(Spatial reasoning question data)
☆ ☆ ☆ ☆ ☆

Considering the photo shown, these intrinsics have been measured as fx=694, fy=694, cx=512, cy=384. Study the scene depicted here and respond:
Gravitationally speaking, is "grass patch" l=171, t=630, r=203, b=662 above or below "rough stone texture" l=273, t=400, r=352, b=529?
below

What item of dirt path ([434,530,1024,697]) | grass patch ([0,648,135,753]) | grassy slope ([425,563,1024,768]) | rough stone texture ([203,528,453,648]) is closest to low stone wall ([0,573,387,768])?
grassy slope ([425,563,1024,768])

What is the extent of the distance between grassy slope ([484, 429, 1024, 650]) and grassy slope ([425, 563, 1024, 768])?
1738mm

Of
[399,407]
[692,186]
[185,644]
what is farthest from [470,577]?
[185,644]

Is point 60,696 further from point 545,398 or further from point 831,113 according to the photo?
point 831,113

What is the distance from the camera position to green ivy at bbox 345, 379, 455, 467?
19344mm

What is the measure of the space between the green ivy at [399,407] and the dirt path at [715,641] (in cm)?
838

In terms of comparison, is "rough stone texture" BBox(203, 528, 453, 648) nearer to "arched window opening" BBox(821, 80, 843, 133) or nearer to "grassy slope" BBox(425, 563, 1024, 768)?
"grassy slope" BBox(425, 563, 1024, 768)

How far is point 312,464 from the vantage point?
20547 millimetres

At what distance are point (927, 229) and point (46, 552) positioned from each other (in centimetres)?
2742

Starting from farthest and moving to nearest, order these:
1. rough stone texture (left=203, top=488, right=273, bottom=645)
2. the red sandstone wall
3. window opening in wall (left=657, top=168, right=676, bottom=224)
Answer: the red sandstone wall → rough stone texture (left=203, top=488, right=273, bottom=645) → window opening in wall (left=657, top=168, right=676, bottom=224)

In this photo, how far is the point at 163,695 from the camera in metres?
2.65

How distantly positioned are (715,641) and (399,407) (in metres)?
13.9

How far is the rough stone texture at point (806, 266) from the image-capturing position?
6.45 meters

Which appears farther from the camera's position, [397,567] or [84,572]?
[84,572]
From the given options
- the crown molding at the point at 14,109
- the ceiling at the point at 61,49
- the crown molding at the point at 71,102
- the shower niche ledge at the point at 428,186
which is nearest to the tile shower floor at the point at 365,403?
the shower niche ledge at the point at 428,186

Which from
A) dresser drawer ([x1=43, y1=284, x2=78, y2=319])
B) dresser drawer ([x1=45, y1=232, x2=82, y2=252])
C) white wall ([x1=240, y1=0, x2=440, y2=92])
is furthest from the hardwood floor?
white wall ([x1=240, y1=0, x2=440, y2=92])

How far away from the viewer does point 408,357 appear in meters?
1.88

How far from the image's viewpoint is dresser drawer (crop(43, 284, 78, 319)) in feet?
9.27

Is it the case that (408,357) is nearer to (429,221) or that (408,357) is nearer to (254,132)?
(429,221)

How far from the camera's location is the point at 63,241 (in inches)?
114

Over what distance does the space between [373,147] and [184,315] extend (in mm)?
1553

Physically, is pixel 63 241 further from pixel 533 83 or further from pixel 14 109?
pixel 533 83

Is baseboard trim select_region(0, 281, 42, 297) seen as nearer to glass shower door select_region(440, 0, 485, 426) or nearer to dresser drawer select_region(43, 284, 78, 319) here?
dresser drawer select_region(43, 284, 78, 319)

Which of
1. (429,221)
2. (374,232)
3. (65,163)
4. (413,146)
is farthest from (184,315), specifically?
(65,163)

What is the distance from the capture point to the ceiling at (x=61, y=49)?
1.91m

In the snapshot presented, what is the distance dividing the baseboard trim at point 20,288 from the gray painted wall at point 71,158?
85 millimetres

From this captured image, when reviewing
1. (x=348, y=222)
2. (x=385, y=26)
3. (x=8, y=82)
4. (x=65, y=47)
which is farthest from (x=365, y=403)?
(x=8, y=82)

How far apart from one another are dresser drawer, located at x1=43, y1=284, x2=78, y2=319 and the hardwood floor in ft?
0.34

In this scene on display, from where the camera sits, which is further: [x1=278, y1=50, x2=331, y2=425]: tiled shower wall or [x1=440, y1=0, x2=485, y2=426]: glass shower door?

☆ ☆ ☆ ☆ ☆

= WHAT YOU WILL DO =
Convert the rows above into a JSON list of strings with one string per line. Leave out blank lines.

= FULL SOLUTION =
[
  "Considering the photo shown, these intrinsics have been measured as fx=694, fy=694, cx=512, cy=384. Study the scene depicted here and respond:",
  "Gravitationally speaking, is \"grass patch\" l=171, t=630, r=203, b=662 above or below \"rough stone texture\" l=273, t=400, r=352, b=529?",
  "below",
  "What item of dirt path ([434,530,1024,697]) | grass patch ([0,648,135,753]) | grassy slope ([425,563,1024,768]) | rough stone texture ([203,528,453,648]) is closest to low stone wall ([0,573,387,768])?",
  "grassy slope ([425,563,1024,768])",
  "What is the extent of the distance between grassy slope ([484, 429, 1024, 650]) and grassy slope ([425, 563, 1024, 768])?",
  "1738mm",
  "Of",
  "[399,407]",
  "[692,186]",
  "[185,644]",
  "what is farthest from [470,577]?",
  "[185,644]",
  "Is point 60,696 further from point 545,398 or further from point 831,113 according to the photo?",
  "point 831,113",
  "What is the distance from the camera position to green ivy at bbox 345, 379, 455, 467?",
  "19344mm",
  "What is the measure of the space between the green ivy at [399,407] and the dirt path at [715,641] (in cm)?",
  "838",
  "In terms of comparison, is \"rough stone texture\" BBox(203, 528, 453, 648) nearer to \"arched window opening\" BBox(821, 80, 843, 133) or nearer to \"grassy slope\" BBox(425, 563, 1024, 768)?",
  "\"grassy slope\" BBox(425, 563, 1024, 768)",
  "How far is point 312,464 from the vantage point?",
  "20547 millimetres",
  "At what distance are point (927, 229) and point (46, 552) positioned from each other (in centimetres)?",
  "2742",
  "Starting from farthest and moving to nearest, order these:",
  "1. rough stone texture (left=203, top=488, right=273, bottom=645)",
  "2. the red sandstone wall",
  "3. window opening in wall (left=657, top=168, right=676, bottom=224)",
  "Answer: the red sandstone wall → rough stone texture (left=203, top=488, right=273, bottom=645) → window opening in wall (left=657, top=168, right=676, bottom=224)",
  "In this photo, how far is the point at 163,695 from the camera in metres?",
  "2.65",
  "How distantly positioned are (715,641) and (399,407) (in metres)?",
  "13.9",
  "How far is the rough stone texture at point (806, 266) from the image-capturing position?",
  "6.45 meters",
  "Which appears farther from the camera's position, [397,567] or [84,572]?",
  "[84,572]",
  "From the given options",
  "- the crown molding at the point at 14,109",
  "- the ceiling at the point at 61,49",
  "- the crown molding at the point at 71,102",
  "- the shower niche ledge at the point at 428,186",
  "which is nearest to the tile shower floor at the point at 365,403?",
  "the shower niche ledge at the point at 428,186",
  "Which from",
  "A) dresser drawer ([x1=43, y1=284, x2=78, y2=319])",
  "B) dresser drawer ([x1=45, y1=232, x2=82, y2=252])",
  "C) white wall ([x1=240, y1=0, x2=440, y2=92])",
  "is furthest from the hardwood floor?",
  "white wall ([x1=240, y1=0, x2=440, y2=92])",
  "How far away from the viewer does point 408,357 appear in meters?",
  "1.88",
  "How far from the image's viewpoint is dresser drawer (crop(43, 284, 78, 319)) in feet?",
  "9.27",
  "Is it the case that (408,357) is nearer to (429,221) or that (408,357) is nearer to (254,132)?",
  "(429,221)",
  "How far from the camera's location is the point at 63,241 (in inches)?",
  "114",
  "Over what distance does the space between [373,147] and [184,315] extend (in mm)?",
  "1553",
  "Physically, is pixel 63 241 further from pixel 533 83 or further from pixel 14 109?",
  "pixel 533 83",
  "Is baseboard trim select_region(0, 281, 42, 297) seen as nearer to glass shower door select_region(440, 0, 485, 426) or nearer to dresser drawer select_region(43, 284, 78, 319) here?",
  "dresser drawer select_region(43, 284, 78, 319)",
  "Which of",
  "1. (429,221)",
  "2. (374,232)",
  "3. (65,163)",
  "4. (413,146)",
  "is farthest from (184,315), specifically?",
  "(65,163)",
  "What is the distance from the capture point to the ceiling at (x=61, y=49)?",
  "1.91m",
  "In the snapshot presented, what is the distance dividing the baseboard trim at point 20,288 from the gray painted wall at point 71,158?",
  "85 millimetres",
  "From this captured image, when reviewing",
  "1. (x=348, y=222)",
  "2. (x=385, y=26)",
  "3. (x=8, y=82)",
  "4. (x=65, y=47)",
  "which is farthest from (x=365, y=403)?",
  "(x=8, y=82)",
  "How far apart from one another are dresser drawer, located at x1=43, y1=284, x2=78, y2=319 and the hardwood floor in ft?",
  "0.34",
  "In this scene on display, from where the camera sits, which is further: [x1=278, y1=50, x2=331, y2=425]: tiled shower wall or [x1=440, y1=0, x2=485, y2=426]: glass shower door?"
]